Fig 5. Whole-population transcriptome analysis reveals transient alternative program (rebellious cells).

(A) Sca1 surface expression population distribution in progenitor and cytokine-treated cells and transcriptomes of sorted subpopulations at indicated treatments/time points, displayed as GEDI self-organizing maps [44]. Progenitor EML cells were stimulated with EPO alone, with GM-CSF/IL-3 alone or with the combination of the two, and the Sca1-Medium (M) fractions (d0 and d6) and/or the Sca1-Low and -High subpopulations (d3) were FACS sorted for microarray analysis. (B) Hierarchical cluster analysis of the microarray-based transcriptomes of samples in A (columns, correspondence indicated by the green numbers) for a subset of the 17 genes analyzed in single-cell qPCR (rows). The entire experiment was performed twice in two laboratories with similar results. Color bar represents transcript expression values in log-scale (see Materials and Methods).

Fig 6. Epigenetic landscape model of symmetry-breaking bifurcation event.

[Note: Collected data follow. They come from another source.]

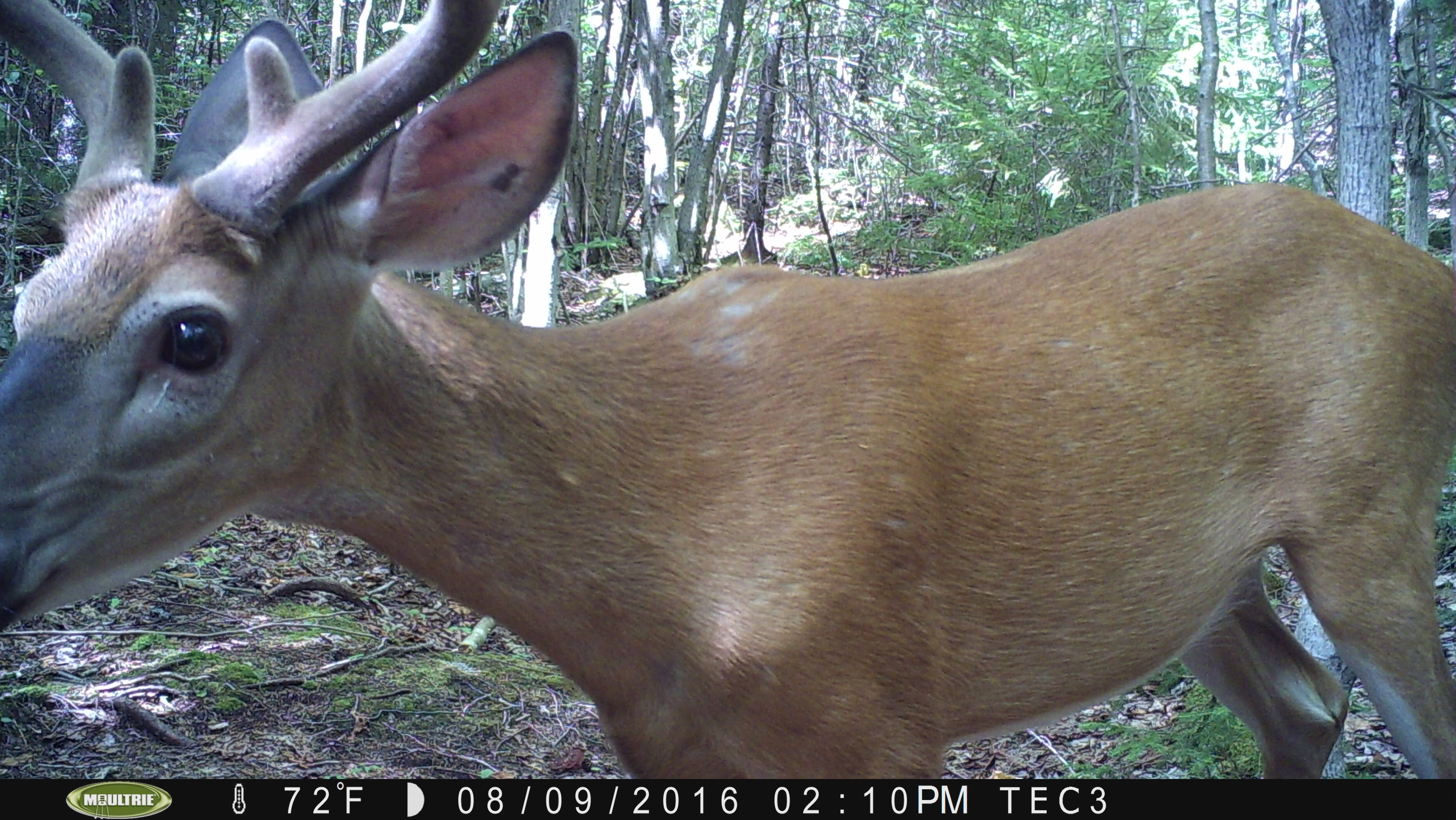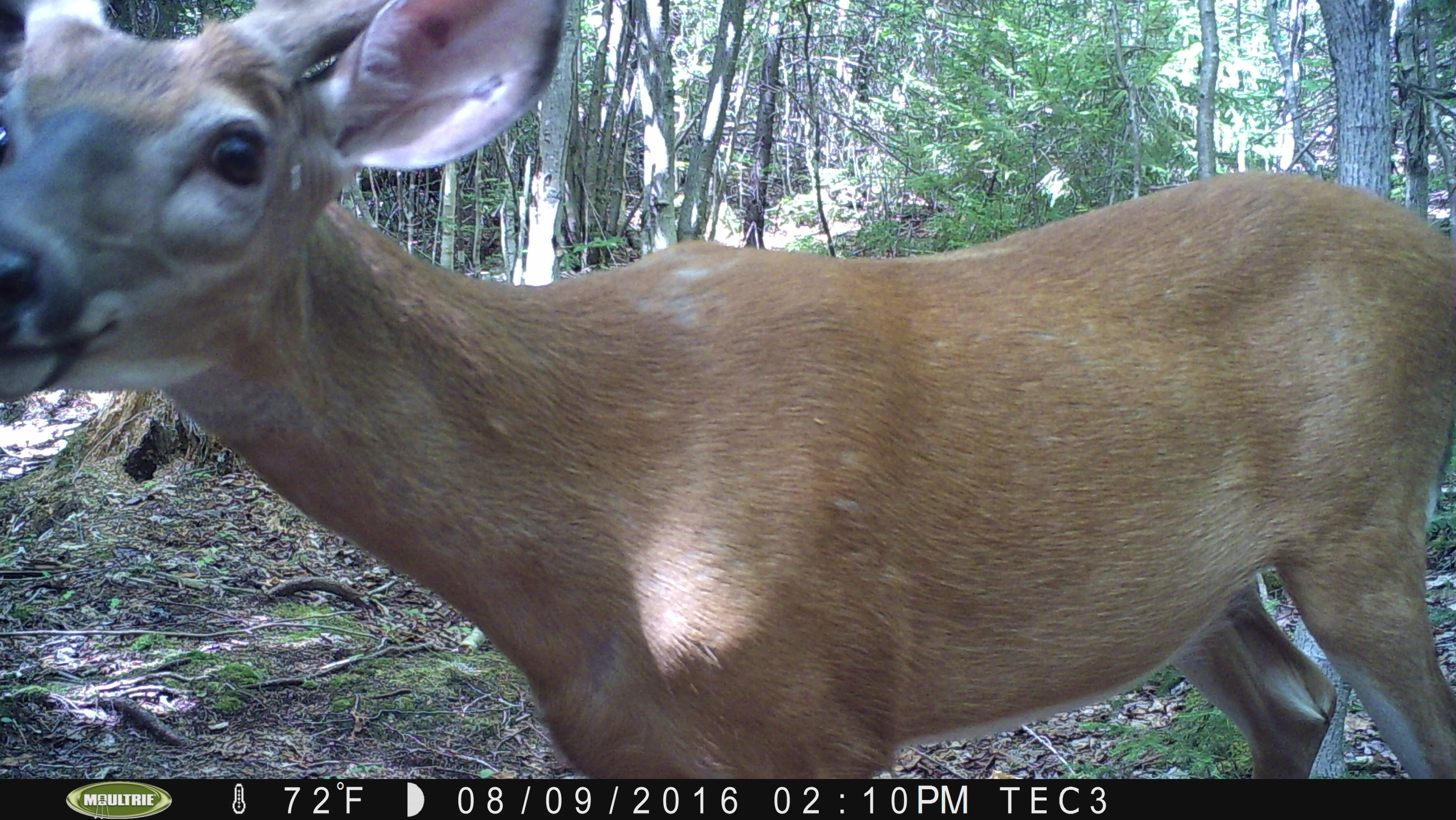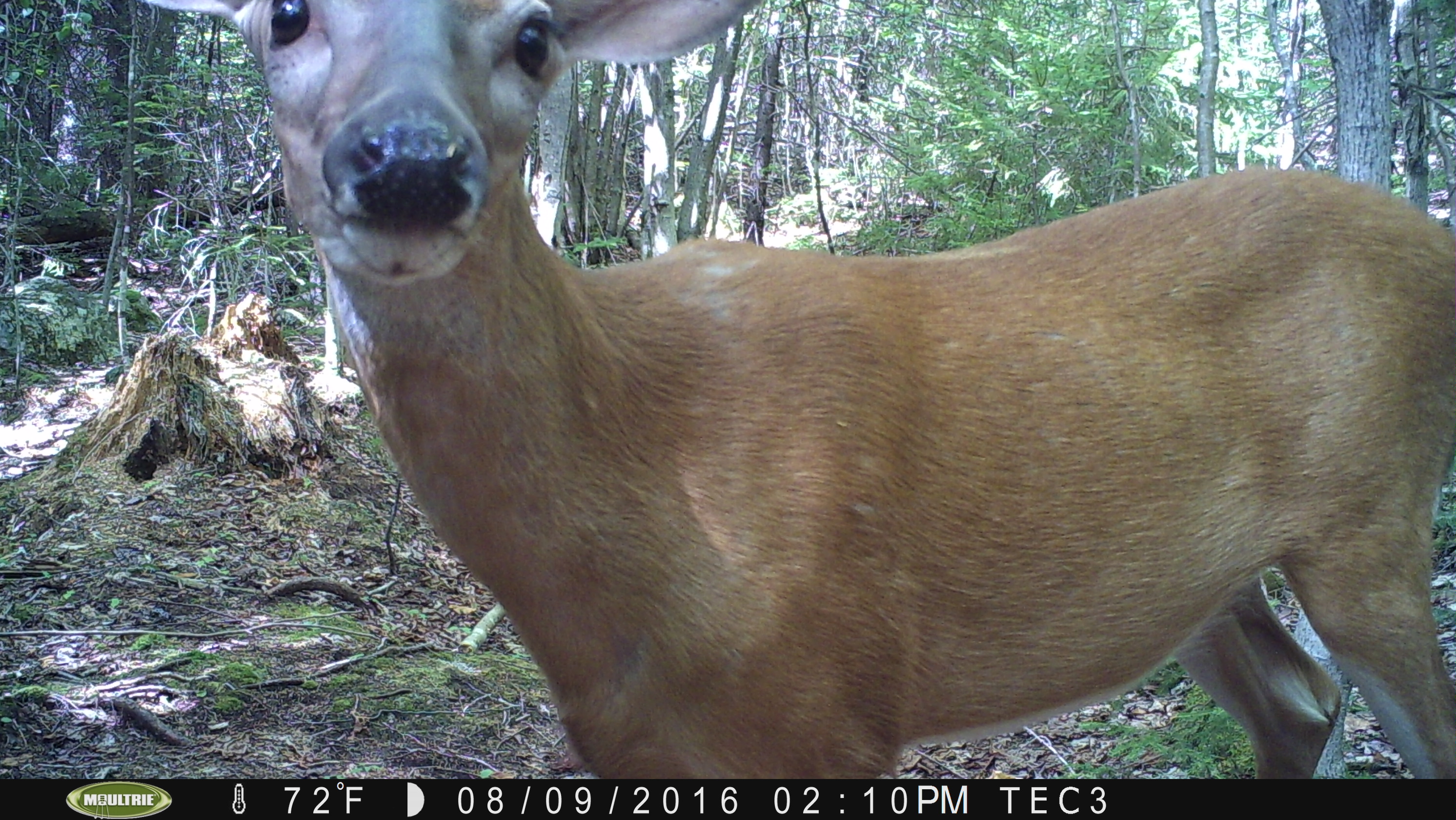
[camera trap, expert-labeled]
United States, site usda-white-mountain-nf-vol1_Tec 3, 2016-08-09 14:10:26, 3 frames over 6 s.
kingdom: Animalia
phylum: Chordata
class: Mammalia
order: Artiodactyla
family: Cervidae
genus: Odocoileus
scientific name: Odocoileus virginianus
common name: white-tailed deer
White-tailed deer (Odocoileus virginianus).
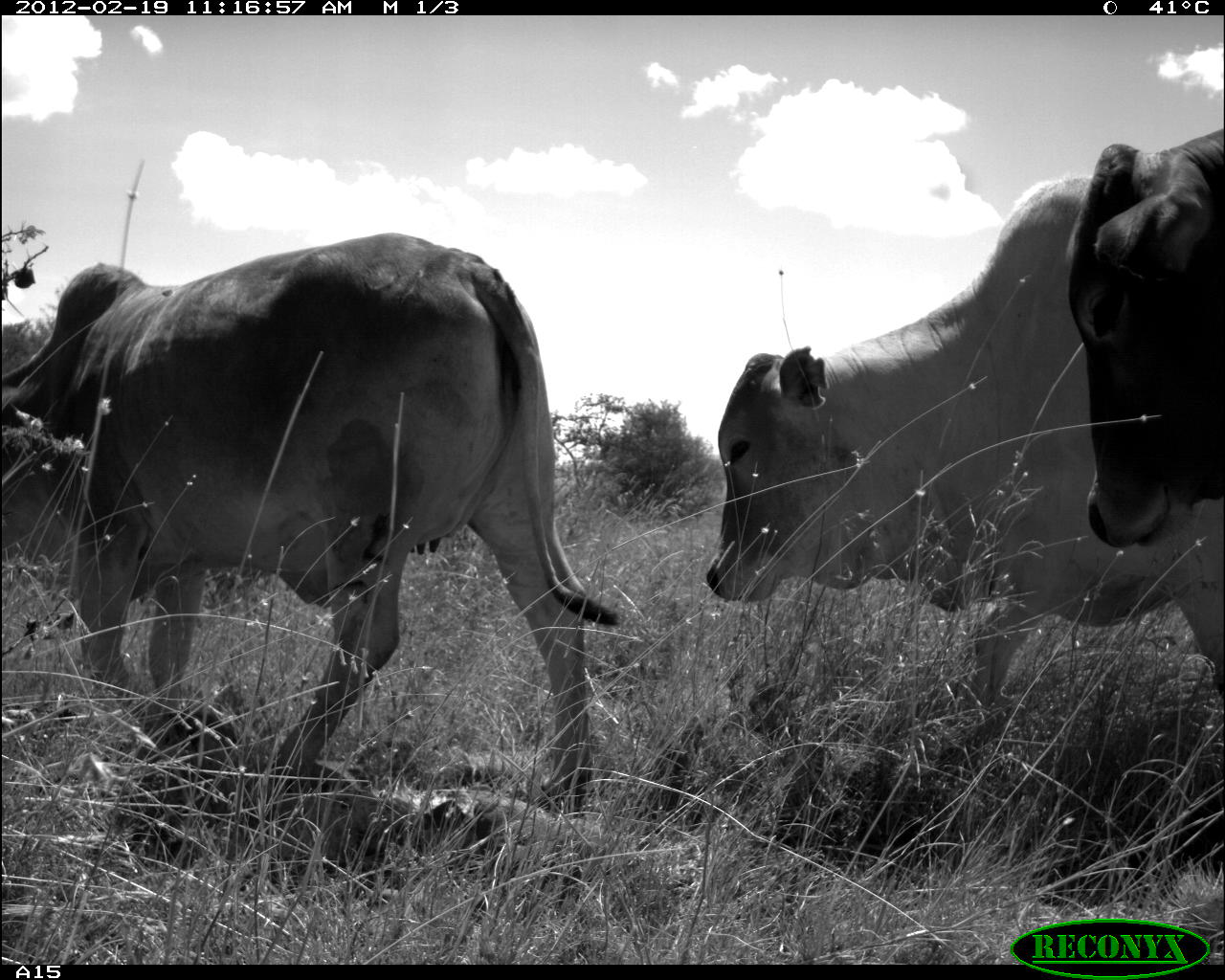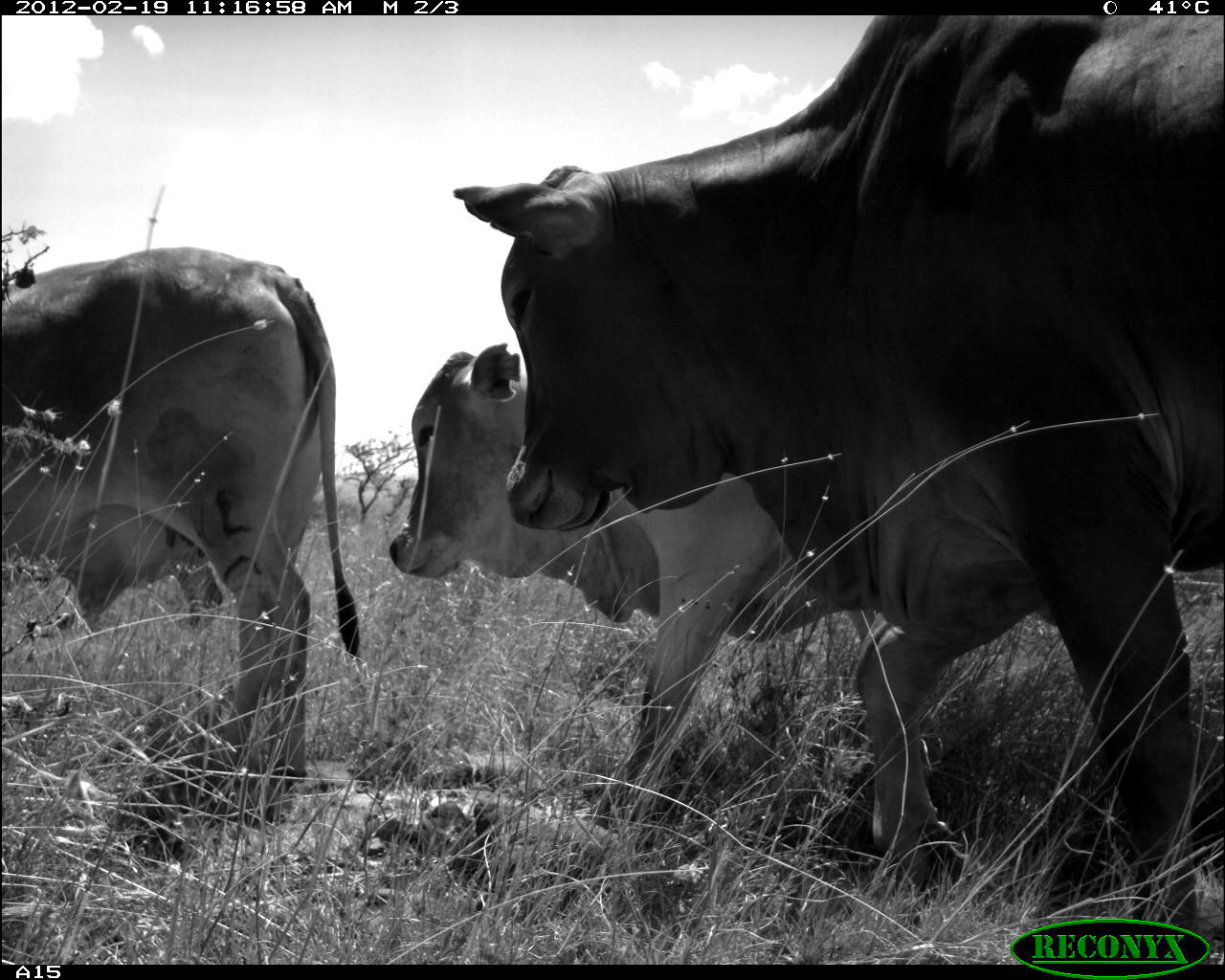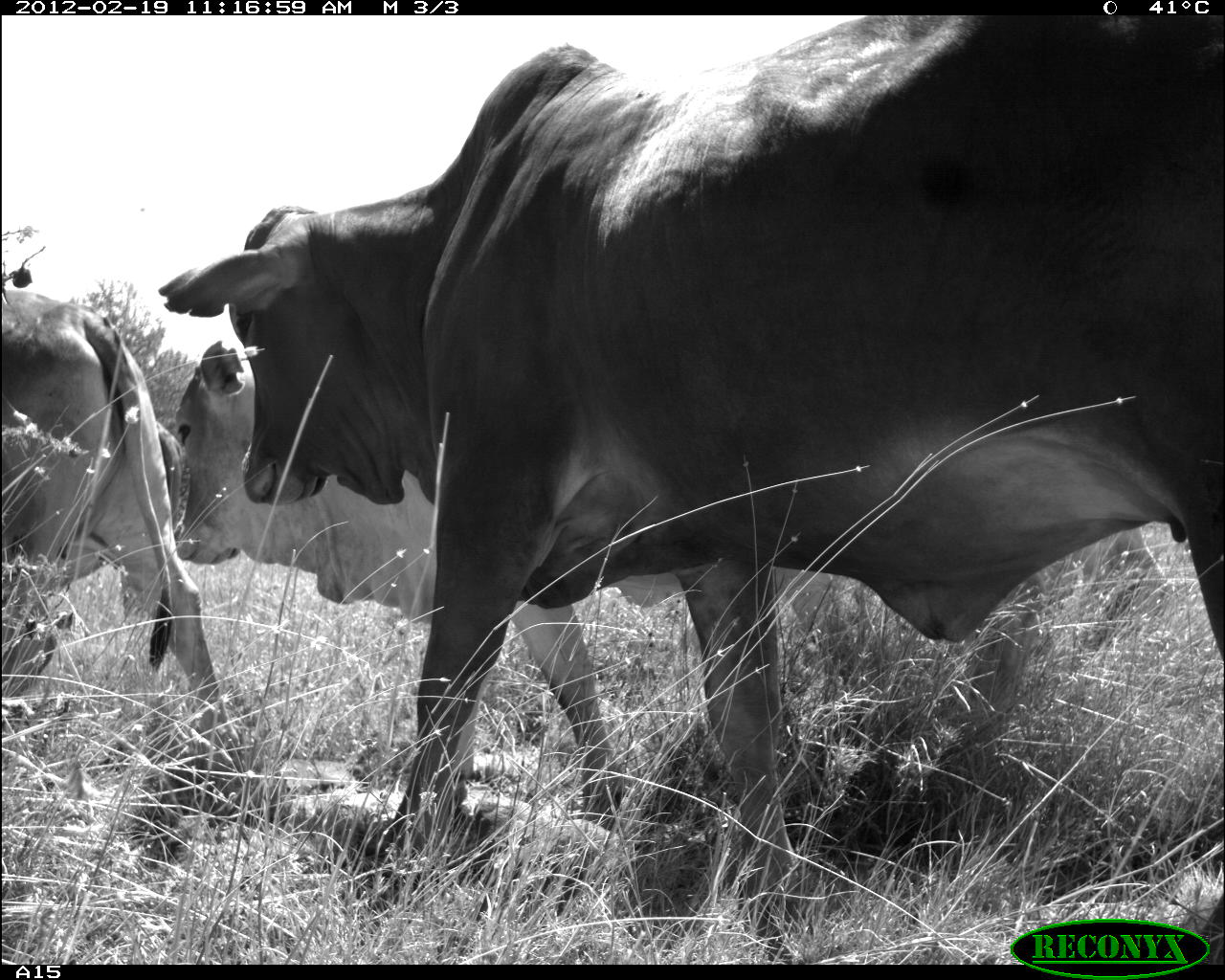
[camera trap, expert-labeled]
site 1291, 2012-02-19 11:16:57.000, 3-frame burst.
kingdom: Animalia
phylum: Chordata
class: Mammalia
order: Artiodactyla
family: Bovidae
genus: Bos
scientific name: Bos taurus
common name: domestic cattle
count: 3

The architecture and the specification of the individual interactions of the gene regulatory network (left) determines the topography of the epigenetic landscape (center) in which the elevation (formally, a quasi-potential U) [29] visualizes the relative stability of individual cell states, represented by the position with respect to the x-axis (state space). Thus, valleys represent stable attractor states. Fate commitment is induced by external differentiation signals, which initiate the deformation of the landscape and can be divided into two phases: first, the destabilization of the (meta)stable attractor of the progenitor cells (grey balls) and generation of a poised unstable state; and second, the opening of access to the destination attractors for both the intended and non-intended fate, biased toward the former by the differentiation signal. This allows the cells (balls) to descend to the new attractors. The disappearance of the progenitor attractor marks the critical transition (tipping point). As explained in S2 Appendix, the increase in cell–cell variation and in gene–gene correlation as the progenitor attractor destabilizes and cells spread and align along the particular direction (reaction coordinate) to exit the old attractor gives rise to a gradual increase of the index I_C (right) as cells approach the critical transition. This event coincides with lineage separation in state space and a major shift in cellular transcriptome. (Note, however, that there is no proof that I_C reaches a peak just at the tipping point.)